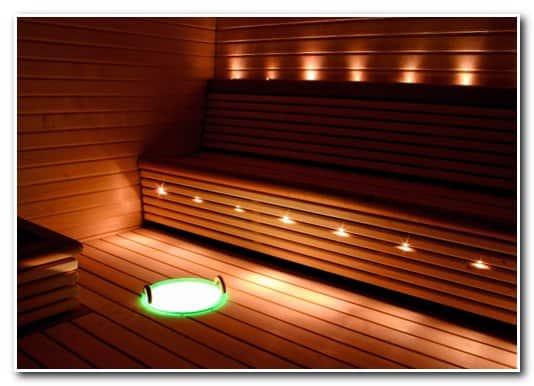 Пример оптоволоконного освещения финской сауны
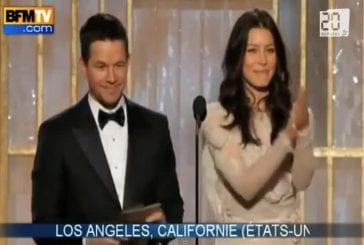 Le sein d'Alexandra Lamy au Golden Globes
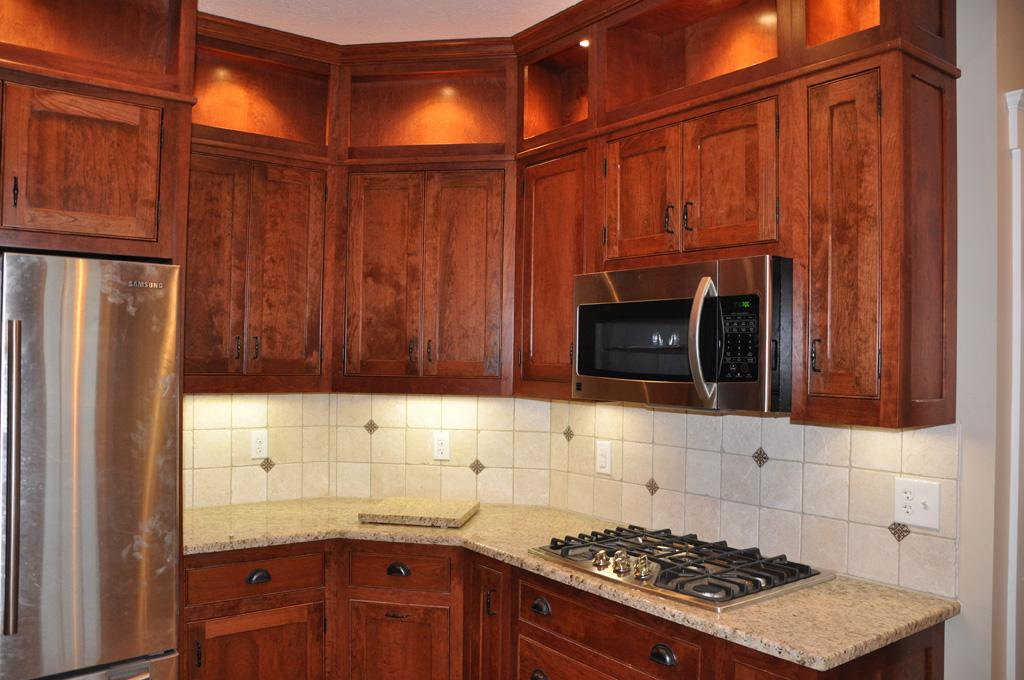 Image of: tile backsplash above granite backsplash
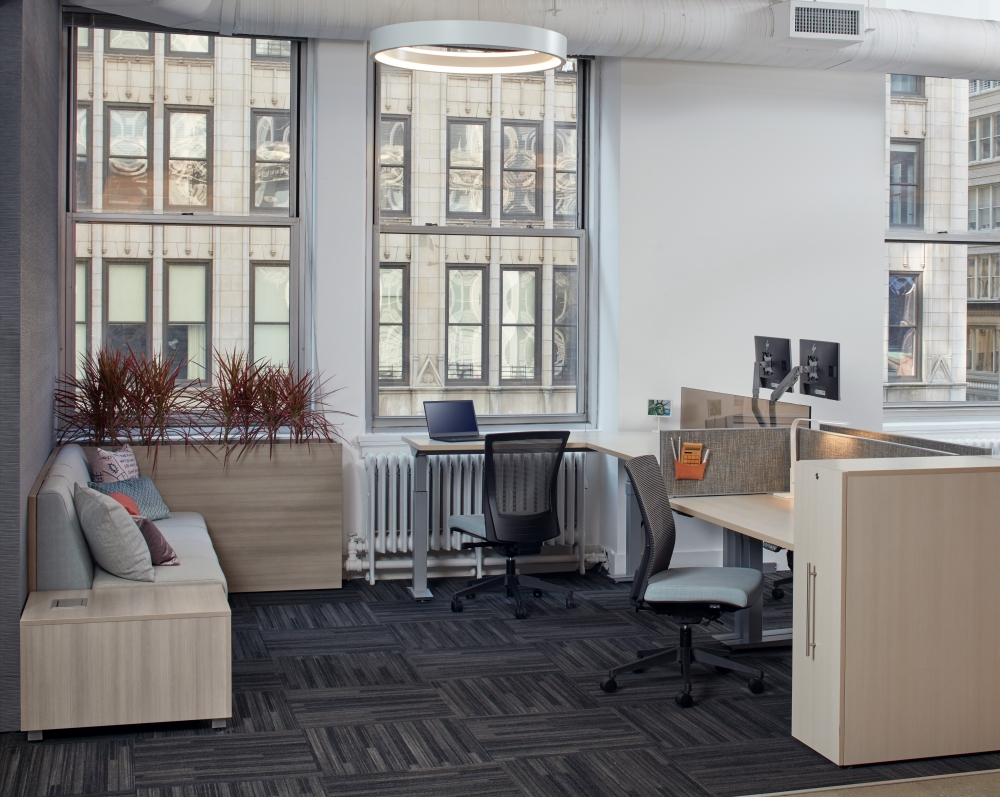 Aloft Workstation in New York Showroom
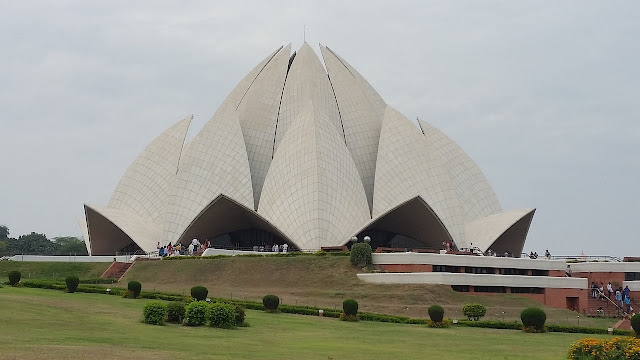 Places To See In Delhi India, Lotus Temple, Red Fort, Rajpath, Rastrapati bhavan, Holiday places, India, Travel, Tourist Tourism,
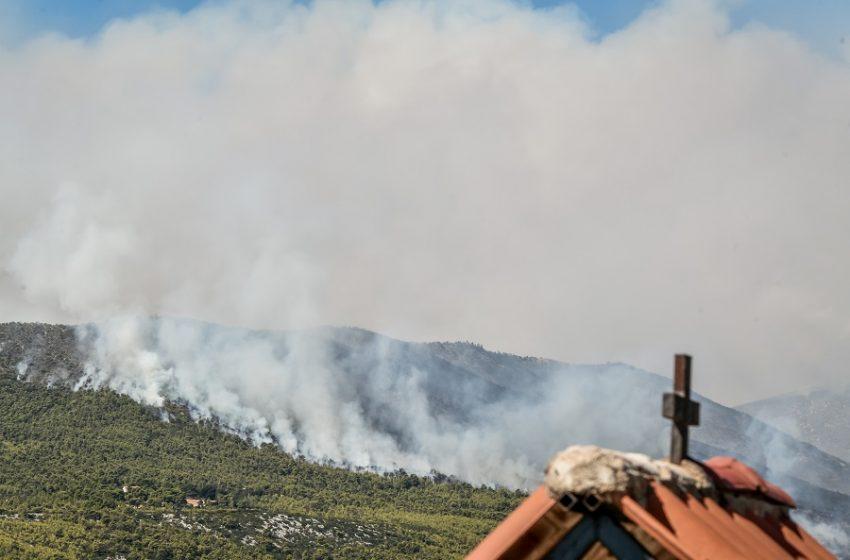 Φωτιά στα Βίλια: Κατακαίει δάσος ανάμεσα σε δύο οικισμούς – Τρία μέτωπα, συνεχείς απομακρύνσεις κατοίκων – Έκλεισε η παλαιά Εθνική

======

▶ [BRIEF]:
All that is wanted is an exact copy of the lines from the line bearing "Le sein d'Alexandra Lamy au Golden Globes" through the final line of the entries, including both ends but no pictures.

▶ [RESPONSE]:
 Le sein d'Alexandra Lamy au Golden Globes
 Image of: tile backsplash above granite backsplash
 Aloft Workstation in New York Showroom
 Places To See In Delhi India, Lotus Temple, Red Fort, Rajpath, Rastrapati bhavan, Holiday places, India, Travel, Tourist Tourism,
 Φωτιά στα Βίλια: Κατακαίει δάσος ανάμεσα σε δύο οικισμούς – Τρία μέτωπα, συνεχείς απομακρύνσεις κατοίκων – Έκλεισε η παλαιά Εθνική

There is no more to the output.